The Dune author loved worms so much that he sat down to write lots and lots of pages about a planet that gets totally dommed by big, moody, ethereal sandworms. The cinematography of Denis Villeneuve’s 2021 Dune was stunning, and this insider look into its art direction is a nice way to prepare for the November release of Dune 2 while copping a coffee table flex that says, “I love worms and SciFi.”
Worm appreciation has even inched into streetwear, as evidenced by this pair of graphic “Brain Worms” sweats from the creative collective/brand Brain Dead. The squirmy designs hit a very 90s-nostalgic note with its Aaahh!!! Real Monsters vibe, so cop the set while it’s on sale.
Hiii. Picky, flowery/stuffy perfume-hating worm girl here.I have been obsessed with Fischersund, the perfumery of Jónsi (yes, of Sigur Rós fame) for years now, because the Icelandic brand’s scents are just as moody, earthy, and inviting as the band’s music. No. 54 is my mainstay for a woodsy, unisex scent that Fischersund describes as a blend of wet dirt, uprooted moss, and “dirty leather, animalistic musk, and ammonia.” The solid perfume is made by Jónsi’s own family in Iceland, and poured into little hand-distressed tins for on-the-go use.
Is it a worm? An alien? Part of a glass sculpture by Dale Chihuly? Unbound Babes’s Stellar dildo is one of the coolest-looking sex toys out there with its postmodern design and shimmering, borosilicate glass material. The versatile toy is designed for both G-spot and anal stimulation, requires no batteries, is compatible with all lubes, and sure does look sick hanging above your bed.
Rattler, whimydiddle, gee-haw stick—a worm summoning tool by any name would be just as GOATed as this device, which has many nicknames and one sole purpose: summoning worms from the earth for fishing (or flirting!). The rattling or “grunting” sound of the ridges simulate the sound of rain, thus summoning/cat-fishing the worms out of the earth to see wassup. Great first date activity.
… Alternatively, you could cop some prop worms. Especially now that we’re edging Spooky Season.
Haven’t you seen Fantastic Fungi? Worms and mushrooms have a symbiotic relationship serving Mother Mycelium. This at-home oyster mushroom grow kit from Back to the Roots is an Amazon bestseller, because it can help you become a shroom farmer regardless of experience. The high-rated kit has over 27,300 mostly glowing reviewers, including one stan who writes, “The mushrooms appeared on day 7. Oyster mushrooms, in my opinion, have the best taste, very potent and clean flavor. They are perfect for soups, sauces, and sauté well with other veggies and meats.” Plus, it’s the perfect gift for the Deadhead in your life/friend who won’t stop talking about microdosing magic mushrooms.

Input data>

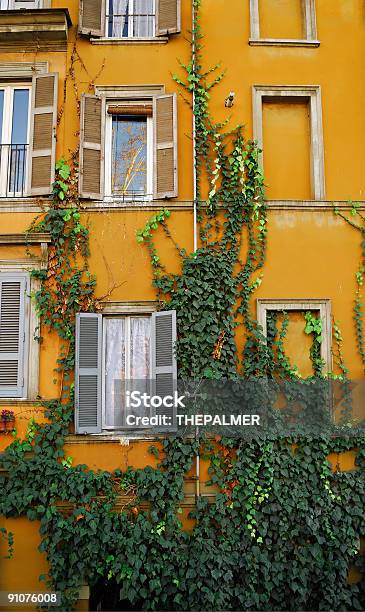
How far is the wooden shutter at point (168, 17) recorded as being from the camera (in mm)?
10461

Instructions to follow> In the text about worm-themed products, who makes the Fischersund solid perfume?

Answer below> Jónsi's own family in Iceland makes it.